- _Exercise prompt_: Lay out the material from the line that contains "In the photo" through the line that contains "the window pane at (209, 106, 250, 157) <" as a two-column CSV with the columns text and answer. Give one row for each text and its answer, with each value in a single quoted field and any line breaks replaced by spaces.
#### Information shown
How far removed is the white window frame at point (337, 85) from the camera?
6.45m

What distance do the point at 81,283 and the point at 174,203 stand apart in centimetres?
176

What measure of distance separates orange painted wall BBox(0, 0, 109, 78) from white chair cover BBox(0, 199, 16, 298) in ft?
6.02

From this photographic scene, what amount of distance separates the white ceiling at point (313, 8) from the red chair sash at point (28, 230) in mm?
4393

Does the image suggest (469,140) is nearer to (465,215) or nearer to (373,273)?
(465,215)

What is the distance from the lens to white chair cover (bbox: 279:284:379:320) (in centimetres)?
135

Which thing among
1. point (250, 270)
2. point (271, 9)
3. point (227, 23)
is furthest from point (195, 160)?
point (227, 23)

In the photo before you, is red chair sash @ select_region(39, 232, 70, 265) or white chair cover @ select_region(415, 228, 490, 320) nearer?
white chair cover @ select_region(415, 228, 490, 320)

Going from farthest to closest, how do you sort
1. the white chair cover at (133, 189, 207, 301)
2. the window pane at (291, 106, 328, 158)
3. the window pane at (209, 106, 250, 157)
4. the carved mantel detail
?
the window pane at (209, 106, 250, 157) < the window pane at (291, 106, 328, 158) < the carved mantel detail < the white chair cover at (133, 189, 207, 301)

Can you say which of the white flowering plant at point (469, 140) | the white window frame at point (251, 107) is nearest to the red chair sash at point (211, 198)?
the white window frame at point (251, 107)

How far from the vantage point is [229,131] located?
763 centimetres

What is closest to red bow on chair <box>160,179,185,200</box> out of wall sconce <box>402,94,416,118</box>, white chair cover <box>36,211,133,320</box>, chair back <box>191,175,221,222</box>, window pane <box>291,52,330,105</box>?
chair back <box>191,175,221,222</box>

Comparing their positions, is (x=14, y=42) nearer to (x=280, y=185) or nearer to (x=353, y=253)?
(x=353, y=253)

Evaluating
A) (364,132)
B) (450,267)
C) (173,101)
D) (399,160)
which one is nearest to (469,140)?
########
- _Correct output_:
text,answer
"In the photo before you, is red chair sash @ select_region(39, 232, 70, 265) or white chair cover @ select_region(415, 228, 490, 320) nearer?","white chair cover @ select_region(415, 228, 490, 320)"
"Going from farthest to closest, how do you sort 1. the white chair cover at (133, 189, 207, 301) 2. the window pane at (291, 106, 328, 158) 3. the window pane at (209, 106, 250, 157) 4. the carved mantel detail ?","the window pane at (209, 106, 250, 157) < the window pane at (291, 106, 328, 158) < the carved mantel detail < the white chair cover at (133, 189, 207, 301)"